なぜならば、放射能で祖国の大地や河川、そして海を汚染した「福島第一原子力発電所の大事故の後でも、安倍政権はそのことをきちんと反省せずに、原発の再開だけでなく海外への輸出を試み、さらに日本の農業を疲弊させ、日本の大地を劣化させる可能性の高いTPPの交渉を国民に秘密裏に行い締結していたからです。
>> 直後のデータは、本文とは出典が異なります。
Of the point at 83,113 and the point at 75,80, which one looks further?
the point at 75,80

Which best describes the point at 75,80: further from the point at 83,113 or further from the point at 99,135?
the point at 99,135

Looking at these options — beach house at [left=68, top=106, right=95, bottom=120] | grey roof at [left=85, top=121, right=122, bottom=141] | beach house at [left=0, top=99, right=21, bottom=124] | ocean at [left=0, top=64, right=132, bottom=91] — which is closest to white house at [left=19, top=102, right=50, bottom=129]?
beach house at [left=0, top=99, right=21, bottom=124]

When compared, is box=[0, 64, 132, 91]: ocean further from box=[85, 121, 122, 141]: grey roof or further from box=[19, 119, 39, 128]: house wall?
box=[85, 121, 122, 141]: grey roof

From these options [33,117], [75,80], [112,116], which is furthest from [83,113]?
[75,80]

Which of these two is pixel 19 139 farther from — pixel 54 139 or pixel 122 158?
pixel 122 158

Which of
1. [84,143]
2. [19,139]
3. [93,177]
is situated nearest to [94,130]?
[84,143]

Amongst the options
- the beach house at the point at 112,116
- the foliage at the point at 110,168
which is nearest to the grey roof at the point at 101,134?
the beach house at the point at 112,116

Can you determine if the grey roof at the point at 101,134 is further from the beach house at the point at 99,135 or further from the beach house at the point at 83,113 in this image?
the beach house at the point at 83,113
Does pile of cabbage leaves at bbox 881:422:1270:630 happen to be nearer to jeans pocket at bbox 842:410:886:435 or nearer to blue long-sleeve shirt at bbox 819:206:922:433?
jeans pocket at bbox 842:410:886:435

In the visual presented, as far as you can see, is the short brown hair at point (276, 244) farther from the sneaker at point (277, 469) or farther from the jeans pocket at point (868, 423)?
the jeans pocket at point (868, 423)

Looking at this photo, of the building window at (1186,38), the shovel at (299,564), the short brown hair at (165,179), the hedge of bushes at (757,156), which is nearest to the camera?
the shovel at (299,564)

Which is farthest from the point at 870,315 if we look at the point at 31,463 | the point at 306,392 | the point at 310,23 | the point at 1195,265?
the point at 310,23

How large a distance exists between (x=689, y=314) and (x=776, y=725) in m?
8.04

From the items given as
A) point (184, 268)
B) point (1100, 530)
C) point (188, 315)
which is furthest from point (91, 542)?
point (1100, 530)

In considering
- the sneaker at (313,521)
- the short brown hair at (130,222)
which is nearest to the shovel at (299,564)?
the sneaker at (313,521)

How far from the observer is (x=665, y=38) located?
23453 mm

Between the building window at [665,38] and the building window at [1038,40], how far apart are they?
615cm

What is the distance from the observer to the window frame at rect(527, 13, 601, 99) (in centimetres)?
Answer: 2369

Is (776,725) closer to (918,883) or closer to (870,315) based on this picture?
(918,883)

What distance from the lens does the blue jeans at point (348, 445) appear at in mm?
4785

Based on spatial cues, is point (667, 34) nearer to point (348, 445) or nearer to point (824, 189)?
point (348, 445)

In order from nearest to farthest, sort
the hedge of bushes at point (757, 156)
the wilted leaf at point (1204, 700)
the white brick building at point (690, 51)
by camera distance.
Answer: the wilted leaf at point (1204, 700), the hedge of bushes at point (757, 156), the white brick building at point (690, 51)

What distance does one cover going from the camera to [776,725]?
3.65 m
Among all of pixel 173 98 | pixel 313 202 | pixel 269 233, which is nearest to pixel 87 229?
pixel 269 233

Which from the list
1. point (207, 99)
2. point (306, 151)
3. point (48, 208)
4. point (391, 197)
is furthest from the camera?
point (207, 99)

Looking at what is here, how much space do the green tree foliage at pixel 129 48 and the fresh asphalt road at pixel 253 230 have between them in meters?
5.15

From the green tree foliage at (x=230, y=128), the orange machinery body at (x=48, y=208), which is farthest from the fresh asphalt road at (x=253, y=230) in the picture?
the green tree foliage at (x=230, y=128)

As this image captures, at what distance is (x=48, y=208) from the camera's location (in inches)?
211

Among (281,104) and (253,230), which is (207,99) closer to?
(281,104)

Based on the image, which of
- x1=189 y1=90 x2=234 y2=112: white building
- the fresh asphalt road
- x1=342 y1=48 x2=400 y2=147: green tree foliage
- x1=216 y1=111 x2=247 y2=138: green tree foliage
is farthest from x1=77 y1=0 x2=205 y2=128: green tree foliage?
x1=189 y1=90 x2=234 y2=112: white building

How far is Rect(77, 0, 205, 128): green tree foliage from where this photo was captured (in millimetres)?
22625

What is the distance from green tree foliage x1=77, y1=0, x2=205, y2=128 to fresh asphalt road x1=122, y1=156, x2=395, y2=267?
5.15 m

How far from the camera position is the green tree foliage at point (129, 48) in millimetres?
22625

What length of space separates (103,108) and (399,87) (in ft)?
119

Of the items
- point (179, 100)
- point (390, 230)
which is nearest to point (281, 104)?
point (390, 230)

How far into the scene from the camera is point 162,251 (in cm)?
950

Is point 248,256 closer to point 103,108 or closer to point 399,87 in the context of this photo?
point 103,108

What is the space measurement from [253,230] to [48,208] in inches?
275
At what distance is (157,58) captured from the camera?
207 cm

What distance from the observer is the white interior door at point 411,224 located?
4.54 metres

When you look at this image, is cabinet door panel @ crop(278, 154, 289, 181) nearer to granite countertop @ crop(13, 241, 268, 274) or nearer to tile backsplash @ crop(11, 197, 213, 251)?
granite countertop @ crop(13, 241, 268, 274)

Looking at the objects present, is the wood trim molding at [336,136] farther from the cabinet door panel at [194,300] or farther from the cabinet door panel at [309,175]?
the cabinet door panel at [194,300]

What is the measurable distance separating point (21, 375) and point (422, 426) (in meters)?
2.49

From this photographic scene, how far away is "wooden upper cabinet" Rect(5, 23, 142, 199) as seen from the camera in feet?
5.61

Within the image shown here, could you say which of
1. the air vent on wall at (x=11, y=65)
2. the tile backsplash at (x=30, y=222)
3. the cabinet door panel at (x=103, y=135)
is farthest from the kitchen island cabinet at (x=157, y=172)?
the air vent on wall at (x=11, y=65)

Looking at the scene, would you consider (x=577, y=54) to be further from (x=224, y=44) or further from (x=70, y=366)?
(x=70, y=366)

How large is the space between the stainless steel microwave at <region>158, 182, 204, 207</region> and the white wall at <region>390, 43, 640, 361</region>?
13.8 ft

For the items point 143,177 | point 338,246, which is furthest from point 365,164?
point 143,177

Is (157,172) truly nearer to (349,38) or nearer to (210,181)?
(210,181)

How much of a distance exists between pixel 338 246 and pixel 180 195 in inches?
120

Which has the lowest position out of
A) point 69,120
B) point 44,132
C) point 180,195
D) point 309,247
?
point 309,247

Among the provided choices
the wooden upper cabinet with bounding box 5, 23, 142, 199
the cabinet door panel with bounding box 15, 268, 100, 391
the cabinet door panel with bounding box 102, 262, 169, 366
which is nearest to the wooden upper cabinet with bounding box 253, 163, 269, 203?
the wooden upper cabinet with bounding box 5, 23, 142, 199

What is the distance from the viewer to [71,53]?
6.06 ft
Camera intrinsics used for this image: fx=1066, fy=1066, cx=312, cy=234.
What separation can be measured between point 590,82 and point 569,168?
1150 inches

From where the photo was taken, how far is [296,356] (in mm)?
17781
「神道政治連盟」が〈〈誇りある日本と子供たちの未来のため〉と謳うならば、イラク戦争を主導したアーミテージ副長官などの意向に追随して、七〇年間、戦争で他国の人間を殺さなかったというも日本の独自性を投げ捨てようとしている安倍政権をもっとも強く批判すべきだと思えるのです。

*   *   *

つまり、欧米列強の圧倒的な軍事力に屈して「文明開化」に踏み切ったために、当初から「欧化と国粋」の問題を抱えていた新政府の「ねじれ」が噴出したのが、「国家神道」というイデオロギーによって政治が動かされていた昭和初期の時代であり、岸信介氏を深く尊敬する安倍晋三氏が目指している「改憲」の危険性もそこにあるのです。

次回からは少し視点をかえて、1902年にはイギリスを「文明国」として「日英同盟」を結んだ日本が、なぜそれから40年後には、「米英」を「鬼畜」と罵りつつ戦争に突入したのかを考えることで、安倍政権の危険性を掘り下げることにします。